*** Opening of Provided data ***
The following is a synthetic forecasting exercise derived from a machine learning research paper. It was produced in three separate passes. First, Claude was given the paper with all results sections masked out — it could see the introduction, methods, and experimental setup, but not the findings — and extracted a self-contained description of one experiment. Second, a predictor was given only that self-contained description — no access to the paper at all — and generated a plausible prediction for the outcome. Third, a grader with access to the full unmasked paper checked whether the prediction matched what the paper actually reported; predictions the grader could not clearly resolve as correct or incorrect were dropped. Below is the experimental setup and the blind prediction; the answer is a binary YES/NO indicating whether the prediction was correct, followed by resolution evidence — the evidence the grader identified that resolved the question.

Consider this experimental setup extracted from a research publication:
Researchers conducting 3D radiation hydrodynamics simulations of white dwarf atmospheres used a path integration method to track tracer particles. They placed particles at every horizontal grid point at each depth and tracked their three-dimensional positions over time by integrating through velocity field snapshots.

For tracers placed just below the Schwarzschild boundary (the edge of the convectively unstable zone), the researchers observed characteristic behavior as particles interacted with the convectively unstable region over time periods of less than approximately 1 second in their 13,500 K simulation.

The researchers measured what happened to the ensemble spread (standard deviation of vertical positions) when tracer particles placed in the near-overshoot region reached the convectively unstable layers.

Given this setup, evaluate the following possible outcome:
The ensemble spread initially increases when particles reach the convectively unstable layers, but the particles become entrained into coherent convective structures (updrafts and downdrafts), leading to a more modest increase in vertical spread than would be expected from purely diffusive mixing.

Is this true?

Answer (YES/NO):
*** Close of Provided data ***
* [What you should do] Report all lines in the records that include the string "this".

* [Finished task]
Consider this experimental setup extracted from a research publication:
Given this setup, evaluate the following possible outcome:
Is this true?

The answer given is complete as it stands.